- [Material for this exercise]:

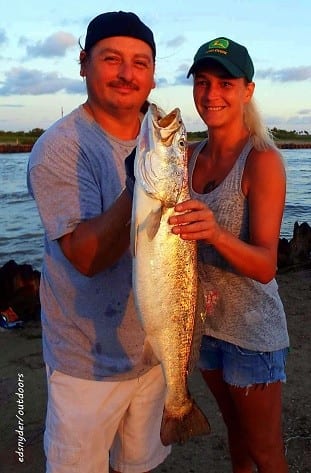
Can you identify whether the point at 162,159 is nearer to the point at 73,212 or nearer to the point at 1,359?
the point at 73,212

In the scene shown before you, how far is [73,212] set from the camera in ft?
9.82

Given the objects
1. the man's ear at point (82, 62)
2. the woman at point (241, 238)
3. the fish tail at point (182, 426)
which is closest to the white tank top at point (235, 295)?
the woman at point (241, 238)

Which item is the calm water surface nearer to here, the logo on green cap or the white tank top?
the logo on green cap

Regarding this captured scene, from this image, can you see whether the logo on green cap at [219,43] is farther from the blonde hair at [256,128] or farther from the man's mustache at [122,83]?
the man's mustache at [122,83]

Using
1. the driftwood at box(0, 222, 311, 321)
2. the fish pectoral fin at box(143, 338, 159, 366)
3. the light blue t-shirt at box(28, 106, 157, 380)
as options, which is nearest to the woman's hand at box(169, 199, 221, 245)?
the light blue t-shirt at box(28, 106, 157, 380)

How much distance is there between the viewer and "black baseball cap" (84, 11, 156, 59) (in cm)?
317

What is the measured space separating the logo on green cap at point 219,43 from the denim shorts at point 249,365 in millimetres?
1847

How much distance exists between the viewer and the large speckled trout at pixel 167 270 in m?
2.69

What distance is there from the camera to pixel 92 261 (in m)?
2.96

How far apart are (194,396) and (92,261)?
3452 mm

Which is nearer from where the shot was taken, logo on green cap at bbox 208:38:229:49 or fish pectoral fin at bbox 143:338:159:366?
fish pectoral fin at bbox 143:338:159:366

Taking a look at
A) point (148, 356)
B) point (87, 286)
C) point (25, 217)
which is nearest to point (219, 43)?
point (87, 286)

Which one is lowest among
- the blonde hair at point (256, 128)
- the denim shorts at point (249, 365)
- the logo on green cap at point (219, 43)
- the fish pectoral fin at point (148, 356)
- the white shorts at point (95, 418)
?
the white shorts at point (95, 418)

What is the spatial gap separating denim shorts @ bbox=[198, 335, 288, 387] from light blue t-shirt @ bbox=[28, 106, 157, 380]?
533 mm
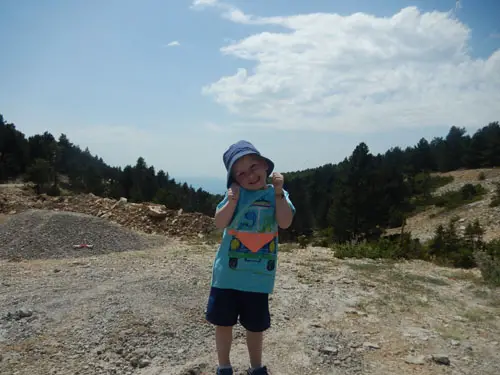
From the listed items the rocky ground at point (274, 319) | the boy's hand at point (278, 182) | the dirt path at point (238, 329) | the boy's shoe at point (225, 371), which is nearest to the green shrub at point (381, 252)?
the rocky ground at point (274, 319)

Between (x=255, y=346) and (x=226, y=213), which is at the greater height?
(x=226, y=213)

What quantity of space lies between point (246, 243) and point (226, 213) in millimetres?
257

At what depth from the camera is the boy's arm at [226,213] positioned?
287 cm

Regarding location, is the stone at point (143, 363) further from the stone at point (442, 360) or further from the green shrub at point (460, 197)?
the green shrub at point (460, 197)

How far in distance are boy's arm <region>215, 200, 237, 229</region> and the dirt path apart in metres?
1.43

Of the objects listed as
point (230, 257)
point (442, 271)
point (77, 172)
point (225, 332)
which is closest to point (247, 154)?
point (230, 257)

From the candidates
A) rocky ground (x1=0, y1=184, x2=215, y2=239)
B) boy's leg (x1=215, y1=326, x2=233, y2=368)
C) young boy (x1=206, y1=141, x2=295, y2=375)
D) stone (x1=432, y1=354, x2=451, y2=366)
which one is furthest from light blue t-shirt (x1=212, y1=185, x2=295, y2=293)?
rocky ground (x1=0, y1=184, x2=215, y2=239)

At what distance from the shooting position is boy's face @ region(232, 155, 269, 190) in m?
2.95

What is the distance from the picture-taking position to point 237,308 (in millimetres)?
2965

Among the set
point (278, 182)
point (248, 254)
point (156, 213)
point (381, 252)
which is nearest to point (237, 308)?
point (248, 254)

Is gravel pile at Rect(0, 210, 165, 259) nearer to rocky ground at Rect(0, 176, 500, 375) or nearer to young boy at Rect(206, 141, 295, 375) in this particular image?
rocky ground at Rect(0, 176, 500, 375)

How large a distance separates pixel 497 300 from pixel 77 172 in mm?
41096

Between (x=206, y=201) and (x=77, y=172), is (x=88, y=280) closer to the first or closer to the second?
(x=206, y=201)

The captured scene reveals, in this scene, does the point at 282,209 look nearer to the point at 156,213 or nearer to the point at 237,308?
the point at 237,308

- [Problem statement]: Lay out every line from the one containing "Is gravel pile" through the end of the data as a JSON list of strings, one string per line, leaving out blank lines.

- [Answer for this exercise]:
[
  "Is gravel pile at Rect(0, 210, 165, 259) nearer to rocky ground at Rect(0, 176, 500, 375) or nearer to young boy at Rect(206, 141, 295, 375) in this particular image?",
  "rocky ground at Rect(0, 176, 500, 375)",
  "How large a distance separates pixel 497 300 from pixel 77 172 in mm?",
  "41096",
  "Between (x=206, y=201) and (x=77, y=172), is (x=88, y=280) closer to the first or closer to the second?",
  "(x=206, y=201)",
  "The captured scene reveals, in this scene, does the point at 282,209 look nearer to the point at 156,213 or nearer to the point at 237,308?",
  "the point at 237,308"
]